Closed AreWeDreaming closed 1 year ago

AreWeDreaming commented 2 years ago

Dear AORSA community, Over the last 2 years I have noticed an enormous increase in AORSA's memory requirements. My first calculations used 128 Cori nodes to handle calculations grids with a resolution of up to 384x384 with nzeta_wdote=51, and nzeta_wdoti=0. While the source code has not changed during this time, such calculations will not run today, and instead will terminate with a bus error during the computation of the electron QL operator. Last week I tried to run a calculation with the same wdot settings, and a grid of 320x256 on 512 nodes. For large mode numbers 89-91 this worked, but anything below that crashes again at the same point. Increasing the amount nodes any further will have diminishing returns, and experimenting with it is extremely costly as AORSA only crashes towards the end of the calculation. Is there anything that can be done to figure out what has happened to AORSA over these 2 years? Is this something people at NERSC could help us with? We are getting towards the helicon experiments, and AORSA is a vital arrow in our quiver. In its current state, it is prohibitively expensive exclusively due to its memory requirements, especially for toroidally resolved calculations which will be needed for many physics validation studies. Please help. batchscript.txt aorsa2d.txt

ntsujii commented 2 years ago

I had also encountered a similar problem with the present version in the post-processing, which I have not had time to look into (I am actually using an old version right now). I am not sure the problem is the same as yours, but the bug may have existed for a while and surfaced only recently due to compiler updates on the NERSC platform.

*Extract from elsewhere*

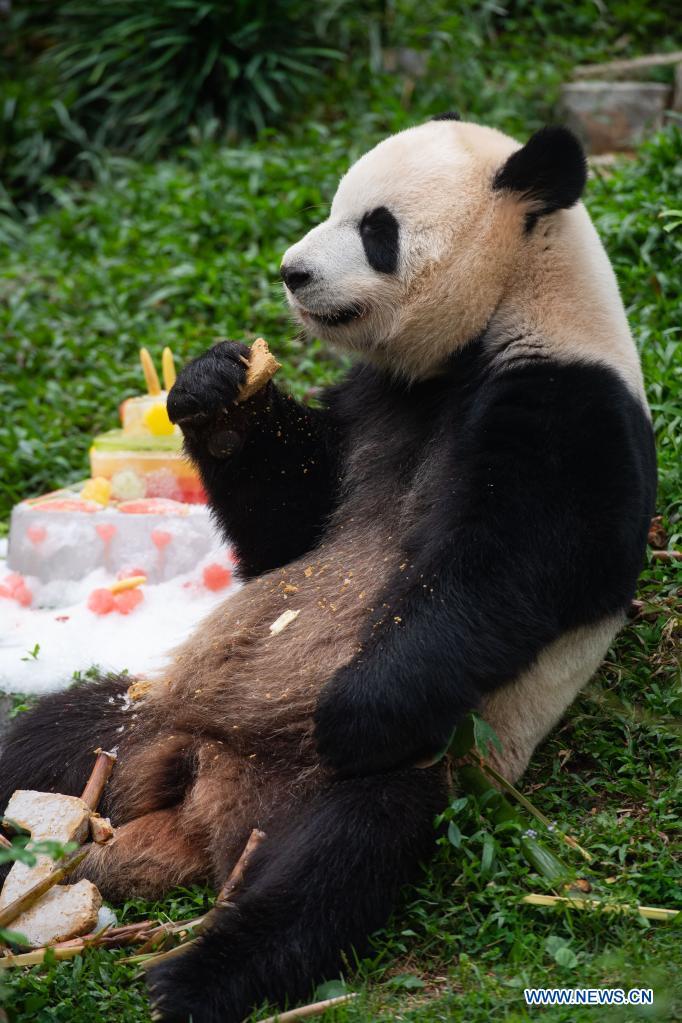 Giant panda Kangkang eats a birthday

I think 128 nodes are enough to handle 320x256. Since the program is already in the post-processing part, I doubt that increasing the number of nodes would be helpful. Can you reproduce the problem with smaller problem size? This would make debugging easier.

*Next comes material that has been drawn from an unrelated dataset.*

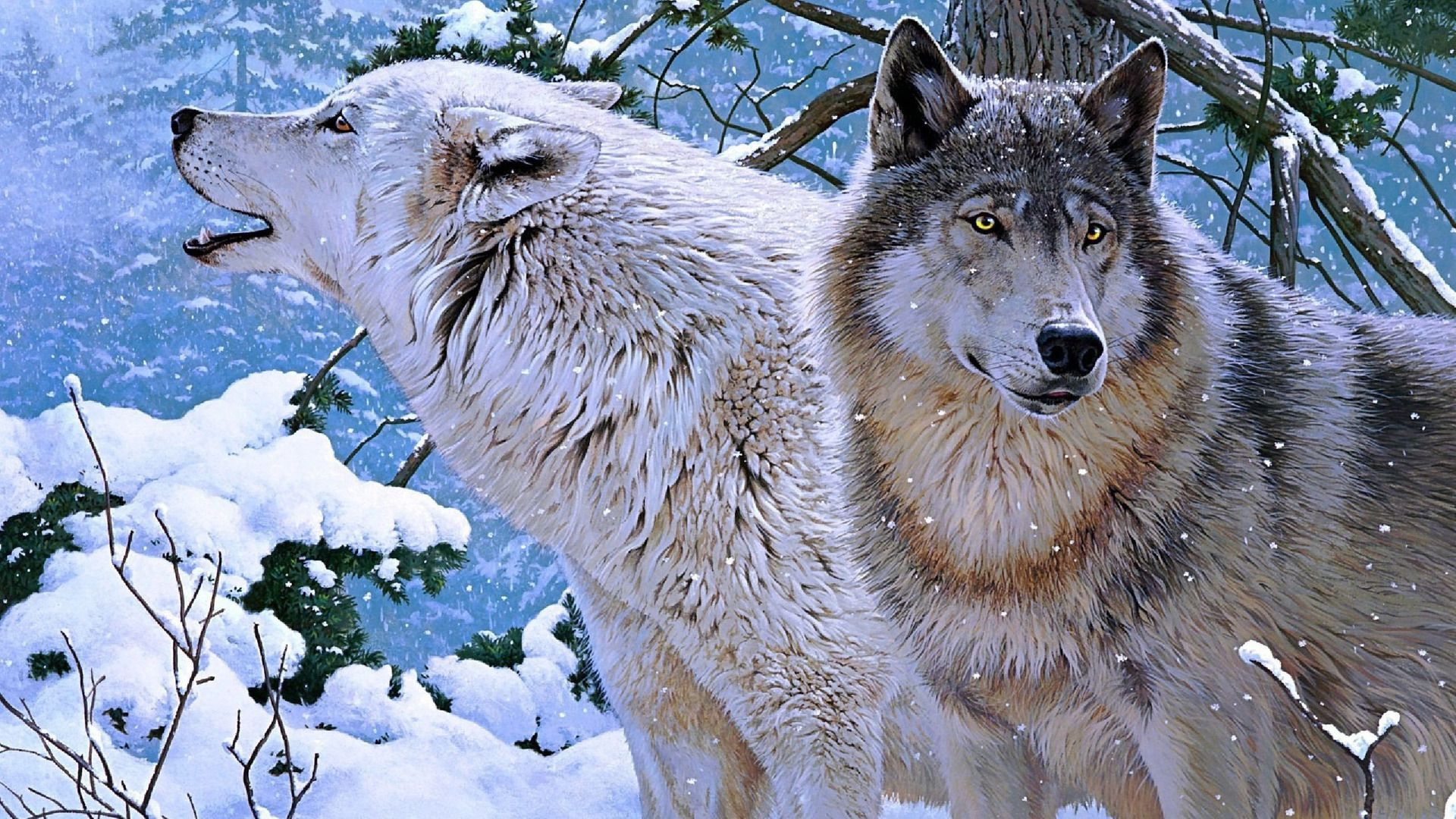 The Wolf In Winter Pictures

If you are in a hurry, you could turn off wdot calculation altogether, assuming what you want most is synthetic PCI.

AreWeDreaming commented 2 years ago

On second thought, I am not even sure if this is truly a memory issue, AORSA dies with a Bus error which can be indicative of a memory issue. However, the MaxRSS size is not too large:

Failed job, m = 88
JobID            MaxRSS 
------------ ---------- 
60355861                
60355861.ba+      0.02G 
60355861.ex+      0.00G 
60355861.0        2.17G 

Successful job, m = 89

JobID            MaxRSS 
------------ ---------- 
60355842                
60355842.ba+      0.02G 
60355842.ex+      0.00G 
60355842.0        2.43G 

This MaxRSS is about half of the 4 GB theoretically available for each job. I also created a 170x170 debug job that I ran on just 4 nodes:

JobID            MaxRSS 
------------ ---------- 
60599755                
60599755.ba+      0.02G 
60599755.ex+      0.00G 
60599755.0        2.69G

This has a higher RSS than any of the jobs above and works just fine. I then put in a stop statement at the point where my large job crashes to check the RSS up to that point.

JobID            MaxRSS 
------------ ---------- 
60601180                
60601180.ba+      0.02G 
60601180.ex+      0.00G 
60601180.0        2.53G  

So the steps beyond the crashing point just add a measly 0.04 GB, which matches my expectation of the allocation calls in aorsa2dMain.F in the lines 7869-7891. The code that crashes is somewhere in between lines 7774-8817 in aorsa2dMain.F. I found an MKL call to blacs_barrier and a SCALAPACK call dgsum2d in ql_myra.f. Besides that, the only other potential problem points are besjc and z_approx in wdot_sum.f90 which I could not immediately track down in the source code. I'll add some more print statements to this code section and then rerun the failing run. That'll help us track down the issue a lot better.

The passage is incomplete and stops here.